+++ Selected excerpt
Sustainable Organizations Making Sustainable Change

A growing number of entrepreneurs are applying their know-how to help support social issues in the nonprofit sector by using the business model of the for-profit sector. This important topic was the basis for a recent Foundation presentation by Foundation trustee Adlai Wertman, a professor of clinical management and organization at USC’s Marshall School of Business. These new hybrid organizations “look and smell like businesses” but have a social mission, first and foremost. Instead of working to maximize monetary returns like traditional for-profit companies, they’re run by businesspeople that seek to maximize a social return on investment, in areas such as the environment and health.
Wertman, a member of The Foundation’s Cutting Edge Grants Committee, spoke about several successful examples of social enterprises, including recent Foundation Cutting Edge Grant recipient, Beit T’Shuvah, a substance-abuse recovery organization. Their innovative program, BTS Communications, is run like a business, and provides custom-designed marketing communications services to Jewish nonprofits. At the same time, the program addresses the important social issue of training those in recovery with skills to get a job. The agency itself is set up as an internship program whereby the interns — all Beit T’Shuvah residents — are trained in practical skills to enter a new career, while maintaining sobriety.
Wertman encouraged the audience to move towards becoming social entrepreneurs themselves. “Think about the problem you’re here to solve and bring your whole self—your business and life experience, your education—in creative, new ways to address the problem you’re looking to solve,” he said.
++++++
### What to do
Render this sentence from the article on social enterprises in Spanish: "Their innovative program, BTS Communications, is run like a business, and provides custom-designed marketing communications services to Jewish nonprofits."
+++ Provided information
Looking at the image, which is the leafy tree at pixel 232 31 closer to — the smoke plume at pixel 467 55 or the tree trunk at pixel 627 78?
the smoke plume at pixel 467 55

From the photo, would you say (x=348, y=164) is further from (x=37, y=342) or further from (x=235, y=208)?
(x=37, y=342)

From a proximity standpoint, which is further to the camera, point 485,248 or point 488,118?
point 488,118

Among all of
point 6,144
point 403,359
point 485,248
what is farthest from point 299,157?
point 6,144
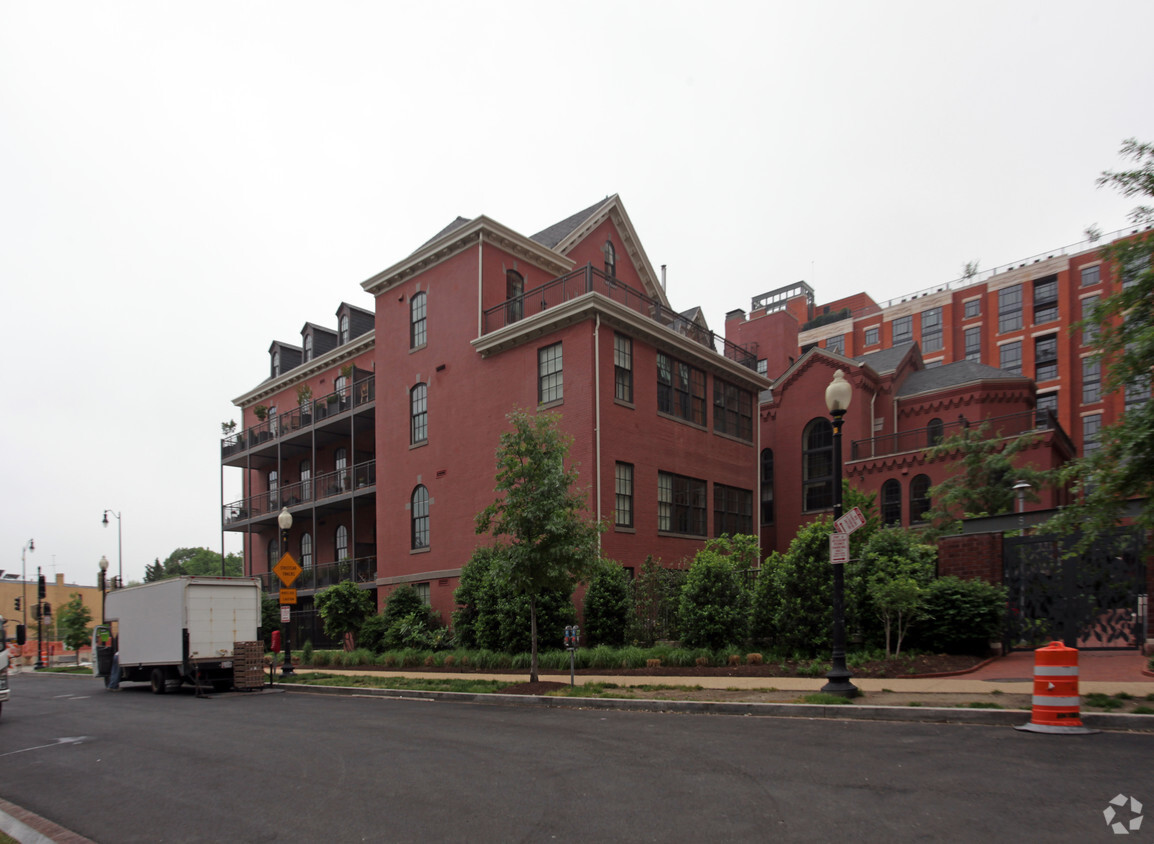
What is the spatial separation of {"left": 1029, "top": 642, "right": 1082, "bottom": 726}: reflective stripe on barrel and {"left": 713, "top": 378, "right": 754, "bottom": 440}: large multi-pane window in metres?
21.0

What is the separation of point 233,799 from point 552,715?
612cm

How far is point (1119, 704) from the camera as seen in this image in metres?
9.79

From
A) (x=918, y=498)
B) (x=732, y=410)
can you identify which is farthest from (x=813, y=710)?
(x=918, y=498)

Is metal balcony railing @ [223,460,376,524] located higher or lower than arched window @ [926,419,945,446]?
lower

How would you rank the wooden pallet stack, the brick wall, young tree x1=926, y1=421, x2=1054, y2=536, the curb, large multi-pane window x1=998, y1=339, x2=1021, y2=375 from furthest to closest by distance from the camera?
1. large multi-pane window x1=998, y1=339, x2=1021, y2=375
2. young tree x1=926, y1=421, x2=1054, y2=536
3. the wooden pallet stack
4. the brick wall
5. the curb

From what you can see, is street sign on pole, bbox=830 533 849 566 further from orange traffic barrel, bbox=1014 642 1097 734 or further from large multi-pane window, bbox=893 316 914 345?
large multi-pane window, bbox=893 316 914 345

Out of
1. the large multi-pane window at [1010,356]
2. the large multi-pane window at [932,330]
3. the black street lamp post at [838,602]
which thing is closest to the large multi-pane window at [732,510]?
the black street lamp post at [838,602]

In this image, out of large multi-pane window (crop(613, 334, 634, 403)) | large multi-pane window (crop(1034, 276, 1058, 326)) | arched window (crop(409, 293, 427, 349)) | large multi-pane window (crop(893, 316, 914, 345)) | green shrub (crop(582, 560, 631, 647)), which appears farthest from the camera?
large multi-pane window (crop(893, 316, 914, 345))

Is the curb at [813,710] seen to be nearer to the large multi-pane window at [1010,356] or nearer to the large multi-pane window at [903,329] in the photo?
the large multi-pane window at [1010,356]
++++++
### Written reply
Su innovador programa, BTS Communications, funciona como una empresa y ofrece servicios de comunicación de marketing diseñados a medida para organizaciones judías sin fines de lucro.